The result should be the listing below restated word for word, with images left out.

### [DATA FOR REVIEW]
Content starts

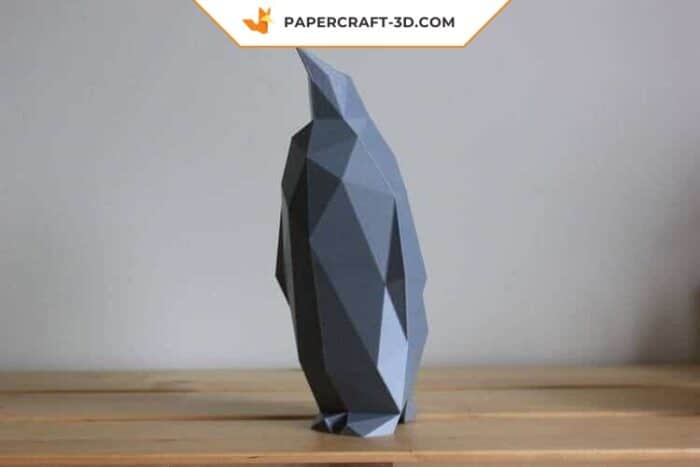 Papercraft décoration de pingouin en origami papier 3D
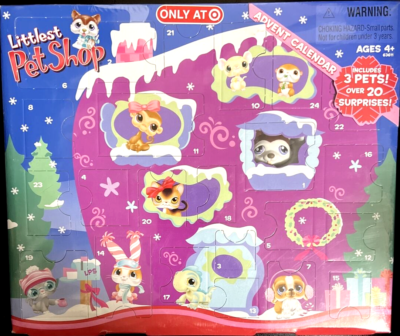 Littlest Pet Shop 2007 Target Advent Calendar LPS 427 428 429 New | eBay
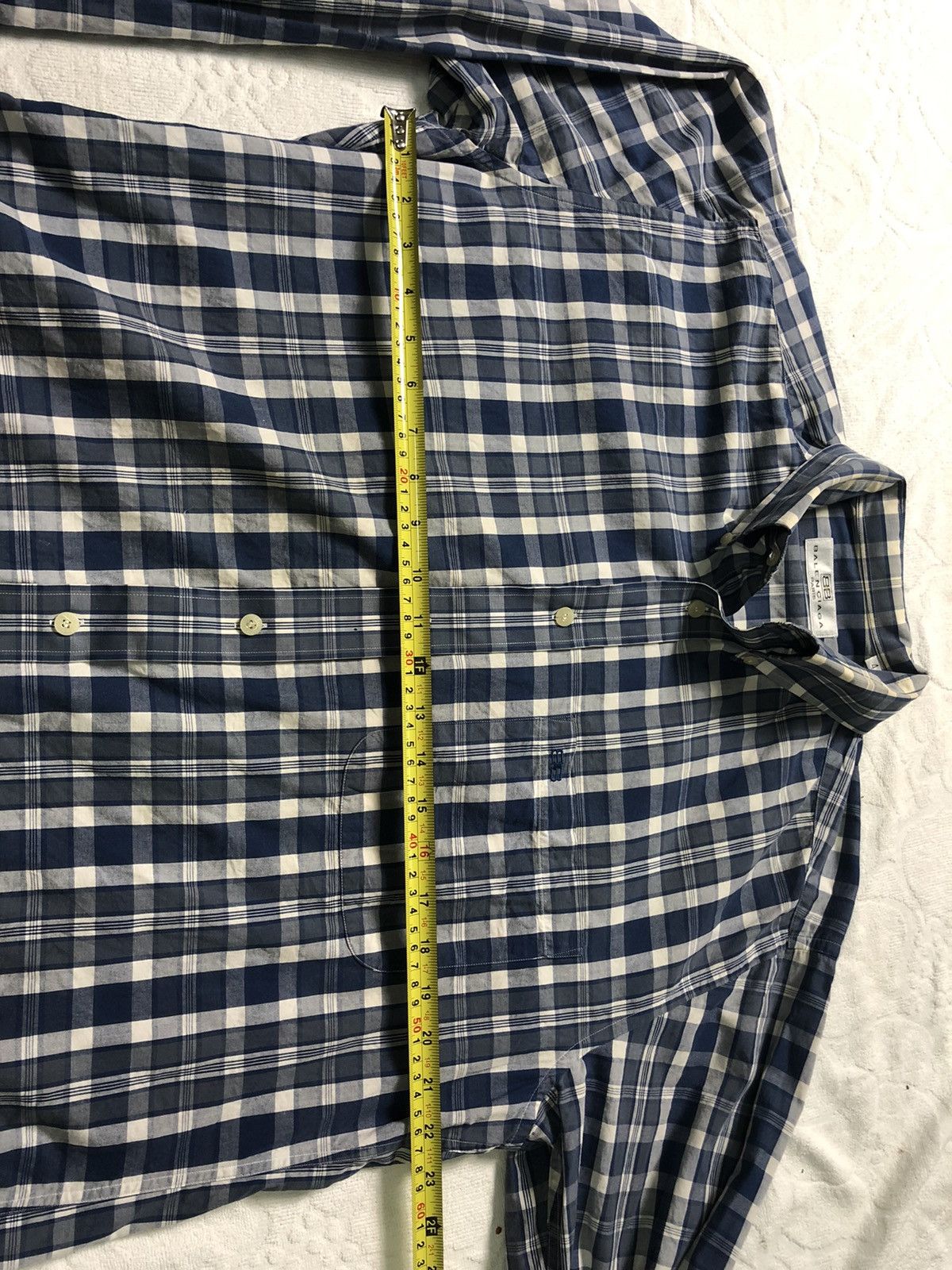 Balenciaga Vintage Balenciaga Paris Longsleeve Shirt Size US L / EU 52-54 / 3 - 17 Thumbnail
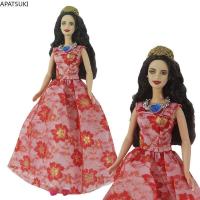 ราคา ชุดเดรสเจ้าหญิงแฟชั่นตุ๊กตาบาร์บี้สีแดงชุดปาร์ตี้แขนกุดสำหรับตุ๊กตาบาร์บี้1 6ตุ๊กตาอุปกรณ์เสริมของเล่นเด็ก (19685060023)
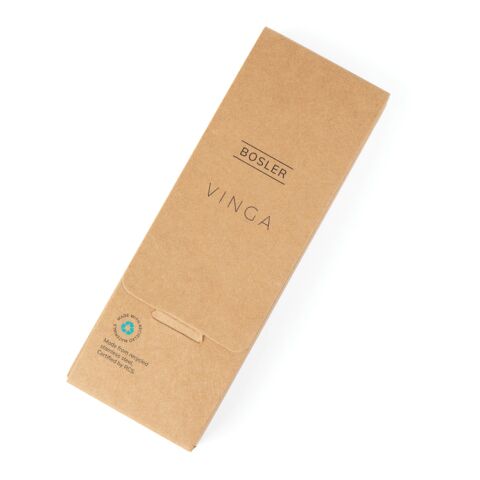 Bolígrafo VINGA Bosler RCS SS reciclado marron | sin montaje de publicidad | no disponible | no disponible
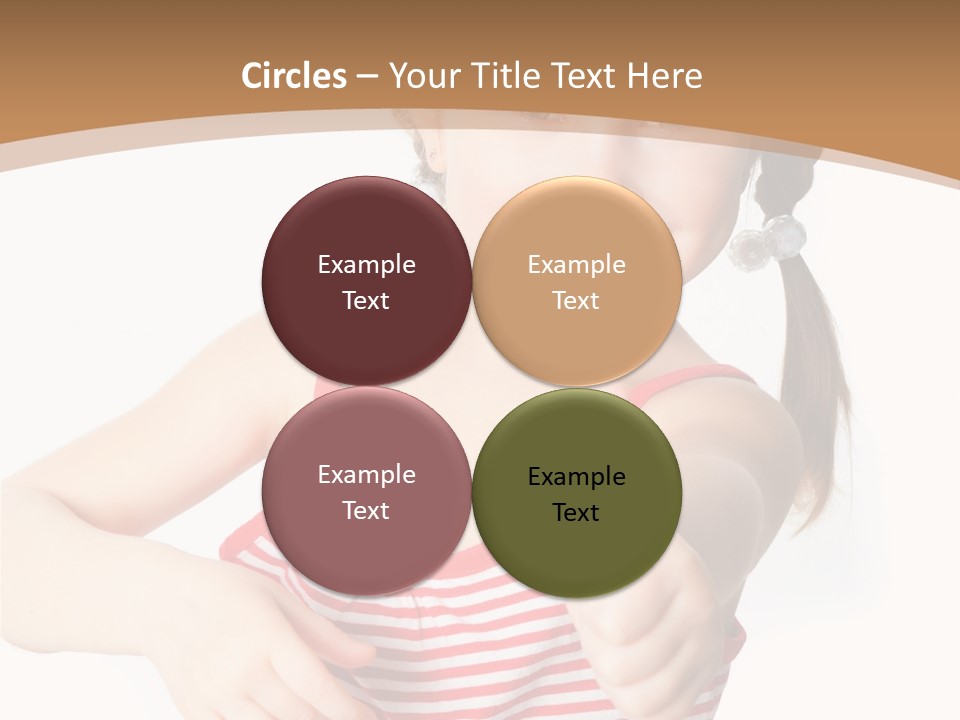 Small Lifestyle Preschooler PowerPoint Template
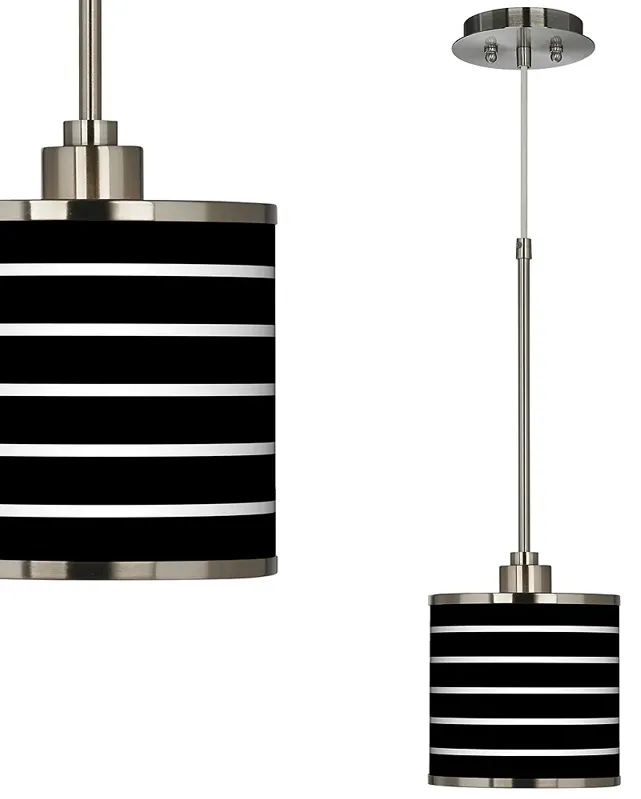 Bold Stripe Giclee Glow Mini Pendant Light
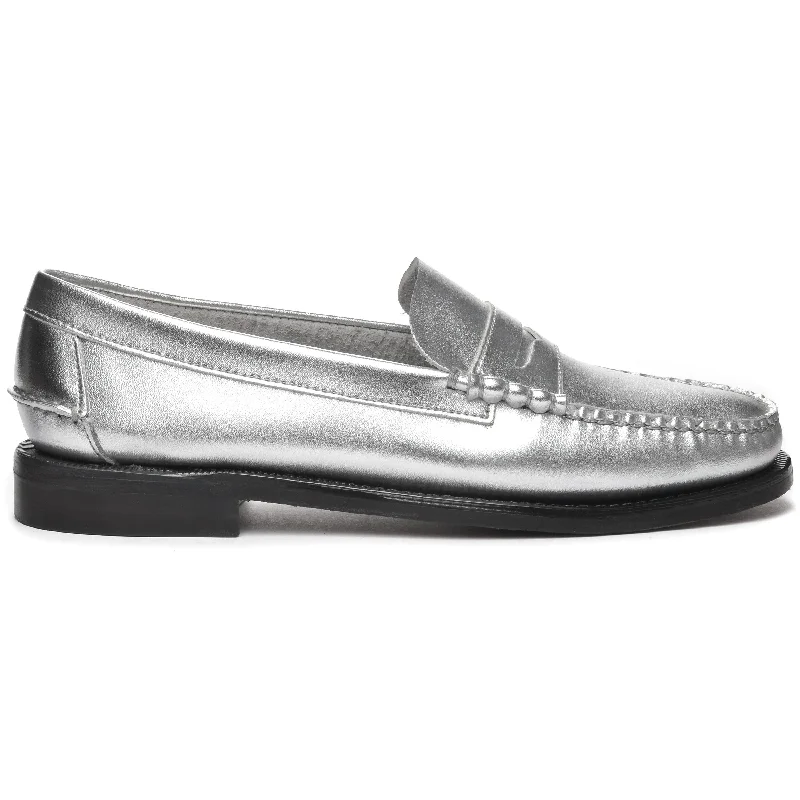 Men's loafers with a flexible sole for easy movementDan Met - Silver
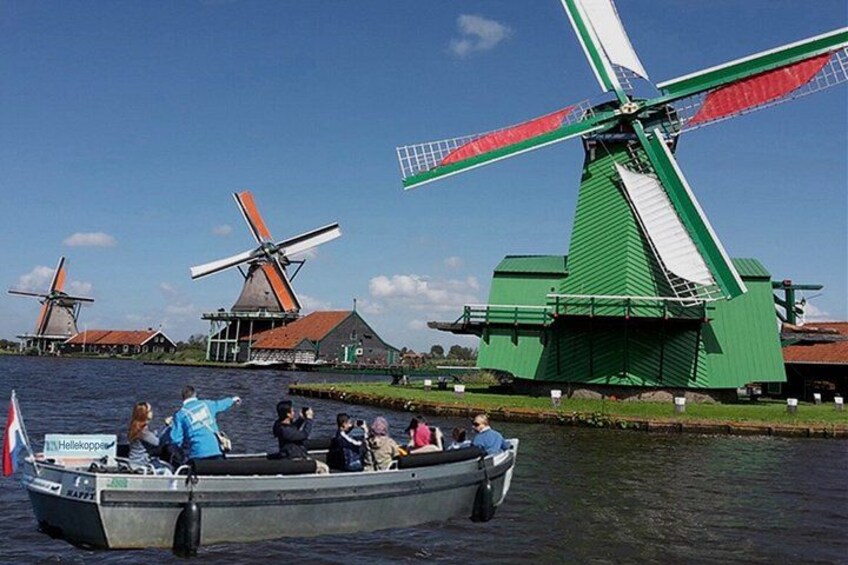 Windmills Amsterdam: Private Windmill Tour & Boat Ride 1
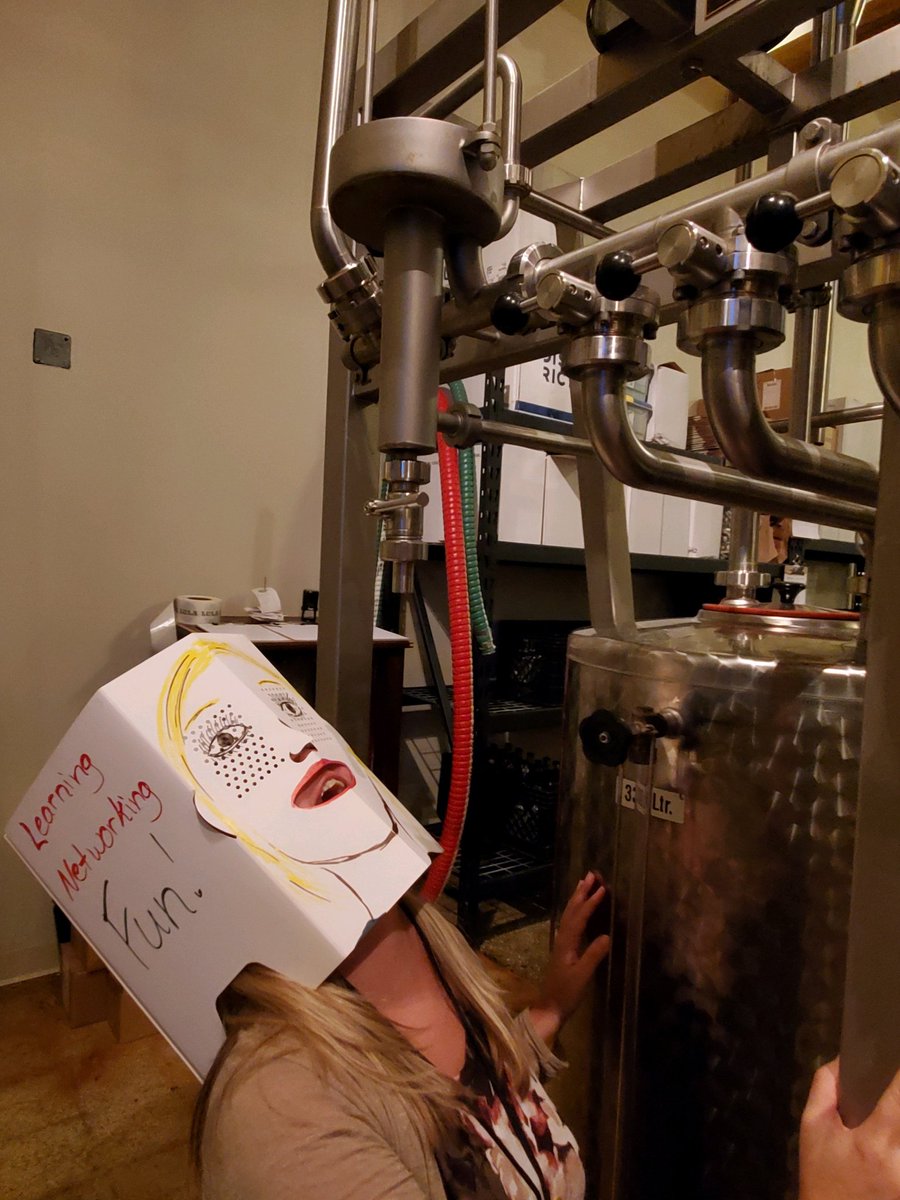 DrAmberL's tweet photo. @Gamicon brought me to Lula distillery and my box head LOVED it!
#BoxHeaded #gamicon2k19 https://t.co/f8JexuUdgE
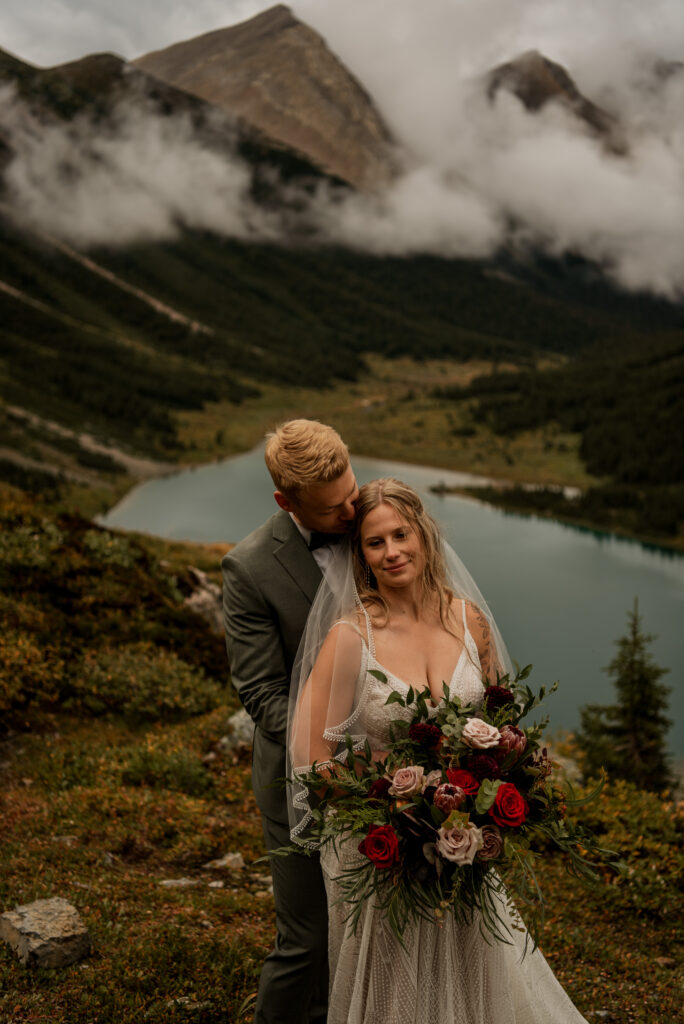 sunset helicopter elopement with rockies heli in alberta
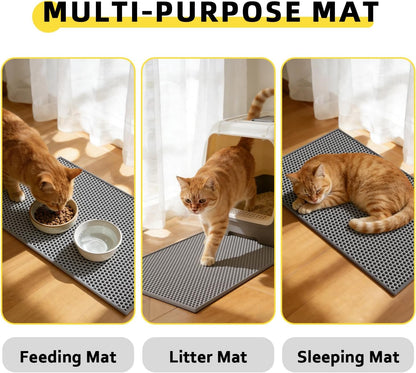 Honeycomb Litter Trapping Mat for Cats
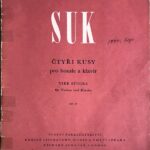 スーク 4つの小品 Op.17 (ヴァイオリン＋ピアノ) 輸入楽譜 Suk Vier stucke 洋書
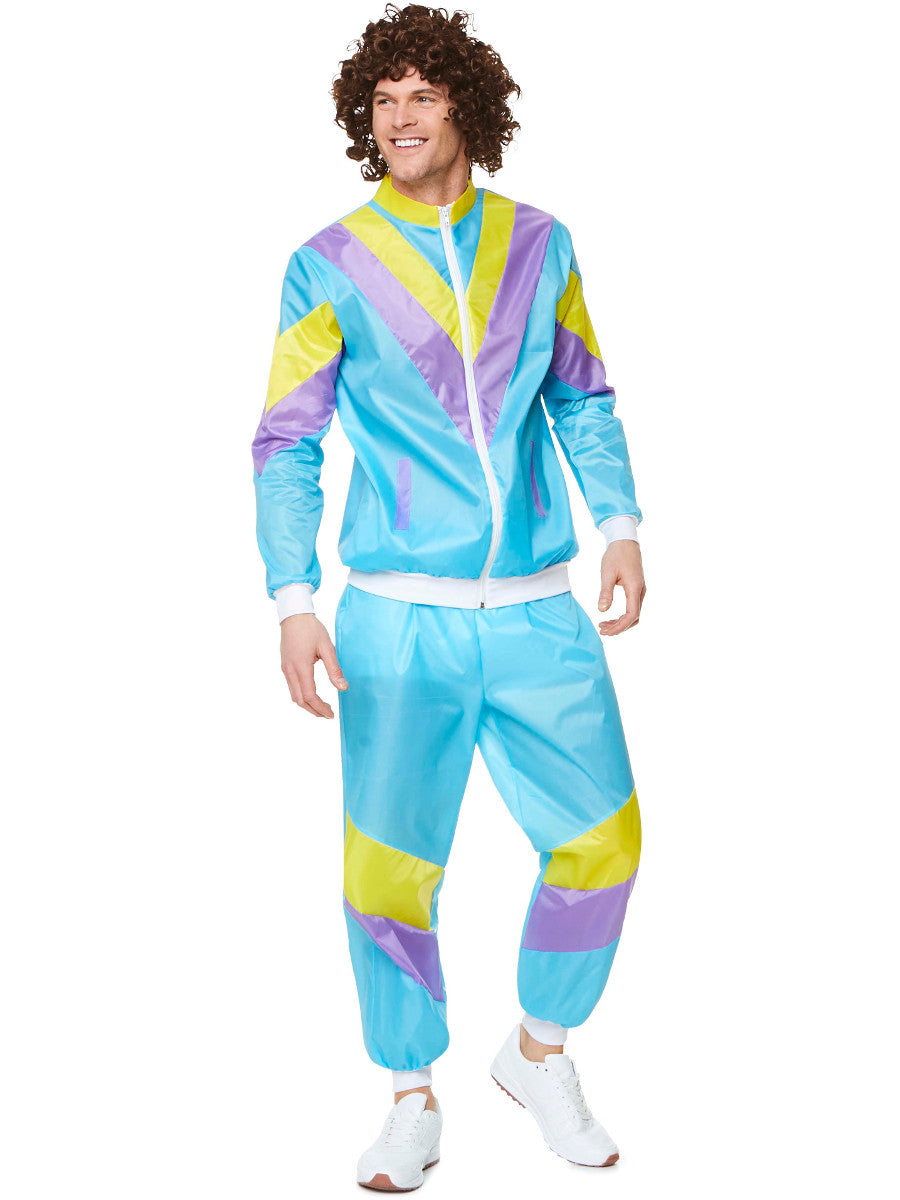 80s Classic Shell Suit Men's Costume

Content ends

### [EXPECTED ANSWER]
 Papercraft décoration de pingouin en origami papier 3D
 Littlest Pet Shop 2007 Target Advent Calendar LPS 427 428 429 New | eBay
 Balenciaga Vintage Balenciaga Paris Longsleeve Shirt Size US L / EU 52-54 / 3 - 17 Thumbnail
 ราคา ชุดเดรสเจ้าหญิงแฟชั่นตุ๊กตาบาร์บี้สีแดงชุดปาร์ตี้แขนกุดสำหรับตุ๊กตาบาร์บี้1 6ตุ๊กตาอุปกรณ์เสริมของเล่นเด็ก (19685060023)
 Bolígrafo VINGA Bosler RCS SS reciclado marron | sin montaje de publicidad | no disponible | no disponible
 Small Lifestyle Preschooler PowerPoint Template
 Bold Stripe Giclee Glow Mini Pendant Light
 Men's loafers with a flexible sole for easy movementDan Met - Silver
 Windmills Amsterdam: Private Windmill Tour & Boat Ride 1
 DrAmberL's tweet photo. @Gamicon brought me to Lula distillery and my box head LOVED it!
#BoxHeaded #gamicon2k19 https://t.co/f8JexuUdgE
 sunset helicopter elopement with rockies heli in alberta
 Honeycomb Litter Trapping Mat for Cats
 スーク 4つの小品 Op.17 (ヴァイオリン＋ピアノ) 輸入楽譜 Suk Vier stucke 洋書
 80s Classic Shell Suit Men's Costume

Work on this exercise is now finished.